What needs to be done: Write out, word for word, the passage of the restaurant review below from "It's a warmly" to "food (a first!).".

Excerpted text:

------------------------------------------------------------

I always heed people's first reactions. You know when you visit a place and people ask where you're going. The reactions to Subo are all the same. "Ooh I love that place!" or "It's my favourite!" and when I was doing my visit to find Newcastle's best, I almost didn't go to Subo. The reason why was that it was closed the two nights I was staying there (Monday and Tuesday) but it felt like such a glaring omission that I stayed the extra day to fit in dinner.
It's a warmly lit small dining room and we take a seat in the corner. "Six years ago we didn't know how it would go," says Suzie about the modest space. Service is exceptional here, I wish all wait staff were like this and one darling waiter even offers to hold the light to light the food (a first!).
There is a short wine menu and they are happy to serve wine match to courses. Twice a season the menu changes and we are eating the second Autumn menu this evening that has just debuted. Five courses here are $90. Sheriden tells me that this is often a celebration restaurant for locals for milestones and events.
We start with some bread-slices of Baked Uprising's city loaf with house churned butter with caramelised garlic and nori salt.
The hiramasa kingfish is lightly seared and served on a bed of black sesame paste with a refreshing finger lime and yuzu dressing with coriander fronds and dehydrated miso flakes. The rich black sesame paste balances the freshness of the citrus fruits in a gentle interplay.
The Berkshire Pork from Byron Bay is slow cooked 2-3 hours and then it is pulled apart, mixed with sage and ginger, reformed into a croquette and coated in panko crumbs and deep fried. It comes with a kimchi purée togarashi pepper, ginger and apple. There are also pieces of pickled cucumber done with apple vinegar, rice wine and apple juice as well as tapioca crisps sprinkled with togarashi. Berkshire pork is such a luscious pork and this is a great Autumnal dish that warms you up.
The last savoury dish is Cape Grim Short Rib beef that is braised in chicken stock with star anise, orange peel, kecap manis, fish sauce and soy sauce for six hours. It is then pulled apart and pressed into and fried with fermented garlic puree and served with potato, turnip, preserved lemon, black pepper, mustard and beef jus. This is an intensely flavoured dish where the beef flavour is enhanced by the surrounding flavours. The beef is wonderfully soft and it is accompanied by a bowl of moreish baby carrots roasted in butter cumin and honey.

------------------------------------------------------------

Data provided:
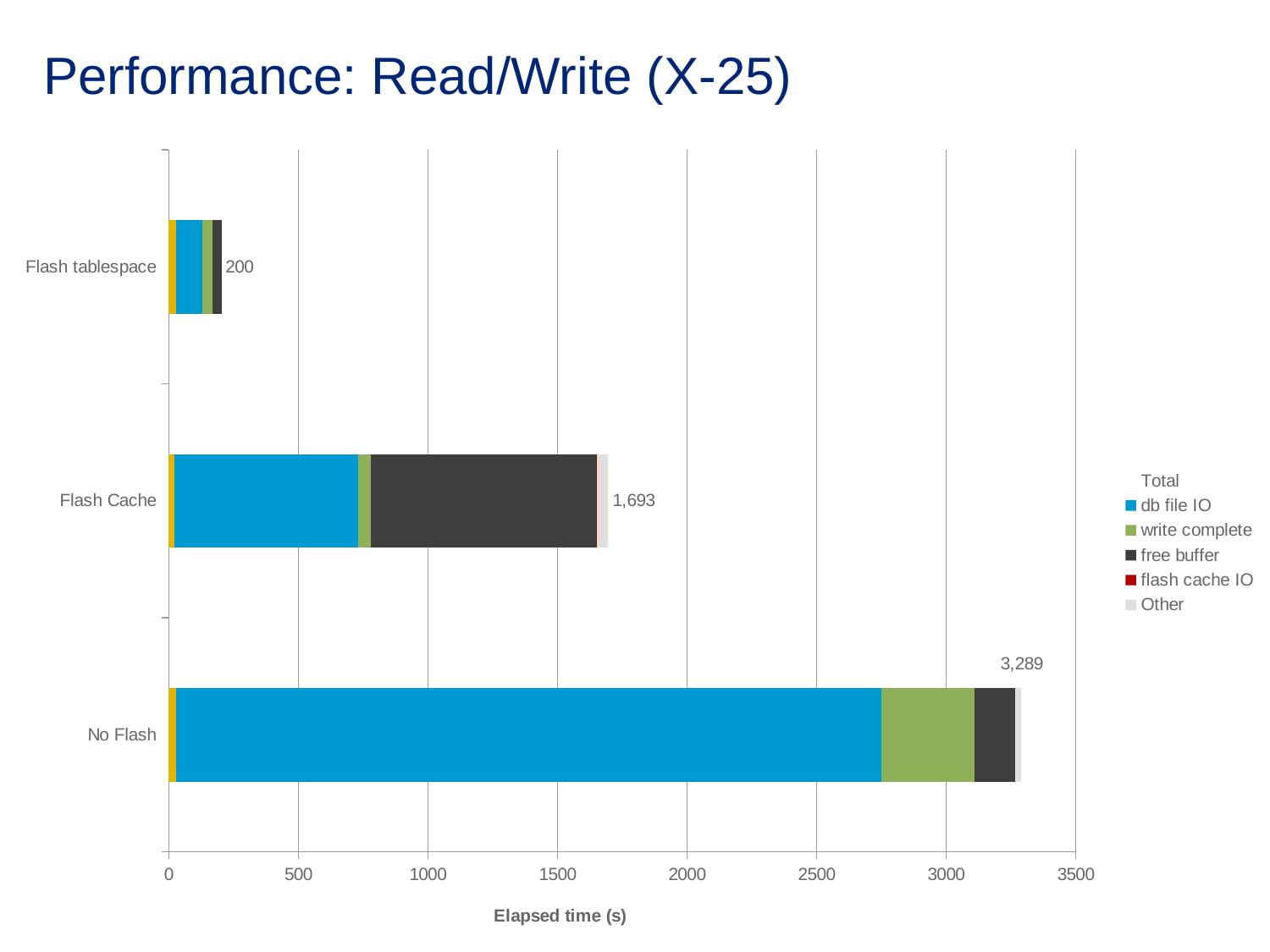
How many categories are shown on the vertical axis? 3 Which category has the lowest total elapsed time? Flash tablespace What is the total elapsed time labelled for the Flash Cache bar? 1,693 What is the label of the horizontal axis? Elapsed time (s) Which has a larger total elapsed time, Flash Cache or Flash tablespace? Flash Cache What is the difference between the labelled totals for Flash Cache and Flash tablespace? 1,493 What is the total elapsed time labelled for the Flash tablespace bar? 200 Which category has the highest total elapsed time? No Flash What kind of chart is shown on the slide? Stacked horizontal bar chart What is the total elapsed time labelled for the No Flash bar? 3,289 Is the db file IO segment for No Flash greater or less than 2500? greater What is the difference between the labelled totals for No Flash and Flash Cache? 1,596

------------------------------------------------------------

Result:
It's a warmly lit small dining room and we take a seat in the corner. "Six years ago we didn't know how it would go," says Suzie about the modest space. Service is exceptional here, I wish all wait staff were like this and one darling waiter even offers to hold the light to light the food (a first!).